What is required: Select every line in the records below that contains the string "exists", and copy each such line.

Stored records
────────

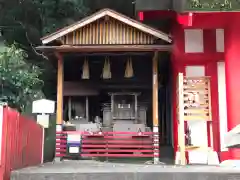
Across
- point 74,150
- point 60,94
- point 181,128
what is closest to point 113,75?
point 60,94

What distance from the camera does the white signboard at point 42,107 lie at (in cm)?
1334

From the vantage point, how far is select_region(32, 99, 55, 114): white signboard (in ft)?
43.8

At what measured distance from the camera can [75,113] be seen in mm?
14023

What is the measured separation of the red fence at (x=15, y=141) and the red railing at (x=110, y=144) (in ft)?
5.17

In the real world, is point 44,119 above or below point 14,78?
below

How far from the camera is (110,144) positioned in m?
12.0

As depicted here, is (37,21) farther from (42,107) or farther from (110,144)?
(110,144)

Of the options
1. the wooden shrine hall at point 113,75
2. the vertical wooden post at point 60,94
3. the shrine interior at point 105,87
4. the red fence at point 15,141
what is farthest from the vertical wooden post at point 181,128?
the red fence at point 15,141

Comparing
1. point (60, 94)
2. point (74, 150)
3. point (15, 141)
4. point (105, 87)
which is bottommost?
point (74, 150)

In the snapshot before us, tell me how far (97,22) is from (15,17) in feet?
22.8

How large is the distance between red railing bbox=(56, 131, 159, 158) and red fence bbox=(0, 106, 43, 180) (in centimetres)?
158

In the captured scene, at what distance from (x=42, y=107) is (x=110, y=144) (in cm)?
291

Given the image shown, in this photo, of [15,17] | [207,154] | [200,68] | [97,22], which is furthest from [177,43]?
[15,17]

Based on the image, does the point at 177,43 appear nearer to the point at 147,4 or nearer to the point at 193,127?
the point at 147,4
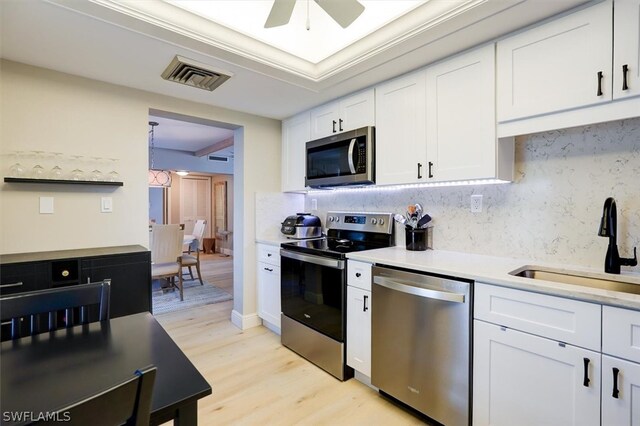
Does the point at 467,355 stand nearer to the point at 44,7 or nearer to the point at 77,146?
the point at 44,7

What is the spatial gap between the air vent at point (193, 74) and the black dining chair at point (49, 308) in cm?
151

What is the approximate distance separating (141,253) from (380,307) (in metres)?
1.75

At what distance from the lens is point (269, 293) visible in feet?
10.1

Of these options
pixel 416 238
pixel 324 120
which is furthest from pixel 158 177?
pixel 416 238

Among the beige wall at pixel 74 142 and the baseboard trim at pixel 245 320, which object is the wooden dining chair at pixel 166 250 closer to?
the baseboard trim at pixel 245 320

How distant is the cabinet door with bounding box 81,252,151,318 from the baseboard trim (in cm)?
107

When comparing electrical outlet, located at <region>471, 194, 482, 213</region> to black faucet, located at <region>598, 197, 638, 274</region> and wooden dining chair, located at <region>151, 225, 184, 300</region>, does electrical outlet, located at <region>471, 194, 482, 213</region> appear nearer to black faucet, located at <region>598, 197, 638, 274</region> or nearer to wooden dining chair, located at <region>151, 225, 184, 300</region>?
black faucet, located at <region>598, 197, 638, 274</region>

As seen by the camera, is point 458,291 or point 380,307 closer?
point 458,291

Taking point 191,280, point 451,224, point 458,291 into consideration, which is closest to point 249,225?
point 451,224

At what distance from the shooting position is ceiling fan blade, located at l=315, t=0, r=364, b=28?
1467mm

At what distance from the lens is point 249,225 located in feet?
10.7

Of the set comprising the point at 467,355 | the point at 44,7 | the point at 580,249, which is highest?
the point at 44,7

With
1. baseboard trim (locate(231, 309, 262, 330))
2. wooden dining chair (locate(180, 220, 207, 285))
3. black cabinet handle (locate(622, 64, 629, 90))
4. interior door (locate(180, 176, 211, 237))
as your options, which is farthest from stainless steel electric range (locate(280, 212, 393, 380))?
interior door (locate(180, 176, 211, 237))

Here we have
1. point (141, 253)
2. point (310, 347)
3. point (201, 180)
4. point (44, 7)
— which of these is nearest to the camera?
point (44, 7)
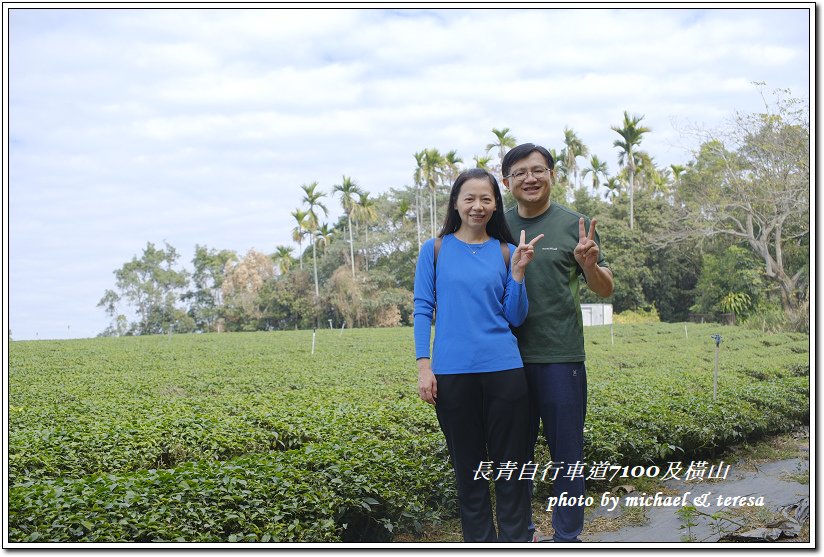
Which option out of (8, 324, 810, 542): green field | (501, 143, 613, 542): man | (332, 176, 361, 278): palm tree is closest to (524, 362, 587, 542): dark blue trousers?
(501, 143, 613, 542): man

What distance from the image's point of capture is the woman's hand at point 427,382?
239cm

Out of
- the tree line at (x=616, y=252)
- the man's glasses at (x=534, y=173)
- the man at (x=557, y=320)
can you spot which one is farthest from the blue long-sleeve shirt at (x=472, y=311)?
the tree line at (x=616, y=252)

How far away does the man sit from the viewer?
8.24 ft

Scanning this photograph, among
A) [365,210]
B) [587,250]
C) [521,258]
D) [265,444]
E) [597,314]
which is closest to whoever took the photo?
[521,258]

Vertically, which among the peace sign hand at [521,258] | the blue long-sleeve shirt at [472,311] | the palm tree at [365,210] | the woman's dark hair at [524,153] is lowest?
the blue long-sleeve shirt at [472,311]

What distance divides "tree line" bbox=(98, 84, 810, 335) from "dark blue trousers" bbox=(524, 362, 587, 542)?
46.9 feet

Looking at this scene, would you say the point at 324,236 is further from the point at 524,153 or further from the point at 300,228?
the point at 524,153

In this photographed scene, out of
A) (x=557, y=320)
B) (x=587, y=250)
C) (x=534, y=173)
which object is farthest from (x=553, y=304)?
(x=534, y=173)

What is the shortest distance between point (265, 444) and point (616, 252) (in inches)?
727

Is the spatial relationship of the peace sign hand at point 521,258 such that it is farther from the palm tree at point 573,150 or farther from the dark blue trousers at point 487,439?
the palm tree at point 573,150

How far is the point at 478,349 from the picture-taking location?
237cm

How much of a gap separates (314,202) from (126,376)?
1548 cm

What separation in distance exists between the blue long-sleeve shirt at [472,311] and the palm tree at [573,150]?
23.6 metres
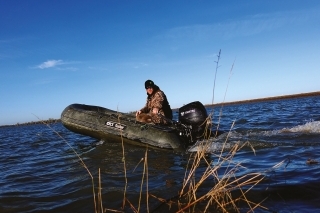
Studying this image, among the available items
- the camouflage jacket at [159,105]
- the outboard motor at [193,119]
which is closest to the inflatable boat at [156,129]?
the outboard motor at [193,119]

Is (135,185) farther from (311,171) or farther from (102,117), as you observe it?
(102,117)

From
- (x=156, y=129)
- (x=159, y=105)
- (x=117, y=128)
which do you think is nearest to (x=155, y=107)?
(x=159, y=105)

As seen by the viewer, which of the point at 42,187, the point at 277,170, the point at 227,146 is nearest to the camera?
the point at 277,170

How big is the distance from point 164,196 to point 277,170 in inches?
69.6

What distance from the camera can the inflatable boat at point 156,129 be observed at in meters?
7.24

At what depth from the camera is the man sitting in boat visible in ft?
26.6

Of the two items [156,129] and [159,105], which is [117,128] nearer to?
[156,129]

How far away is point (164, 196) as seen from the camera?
3.58 metres

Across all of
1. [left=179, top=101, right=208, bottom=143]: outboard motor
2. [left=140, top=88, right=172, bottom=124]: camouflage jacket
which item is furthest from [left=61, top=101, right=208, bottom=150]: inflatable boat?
[left=140, top=88, right=172, bottom=124]: camouflage jacket

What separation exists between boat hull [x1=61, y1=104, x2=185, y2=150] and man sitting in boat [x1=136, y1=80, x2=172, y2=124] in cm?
42

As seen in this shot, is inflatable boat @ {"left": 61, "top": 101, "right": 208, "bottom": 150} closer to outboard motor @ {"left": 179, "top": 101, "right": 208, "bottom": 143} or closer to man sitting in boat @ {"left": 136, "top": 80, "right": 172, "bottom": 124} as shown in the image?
outboard motor @ {"left": 179, "top": 101, "right": 208, "bottom": 143}

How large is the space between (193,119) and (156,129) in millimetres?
1010

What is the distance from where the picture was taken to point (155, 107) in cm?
816

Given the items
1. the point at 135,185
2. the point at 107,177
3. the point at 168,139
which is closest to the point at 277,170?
the point at 135,185
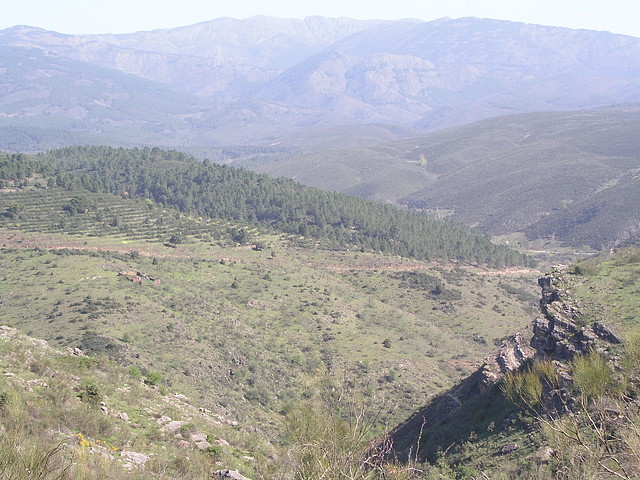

────────

Solution:
What separation in distance exists between the blue long-sleeve shirt at [472,311] and the palm tree at [573,150]?
What separation exists between boat hull [x1=61, y1=104, x2=185, y2=150] and man sitting in boat [x1=136, y1=80, x2=172, y2=124] in cm?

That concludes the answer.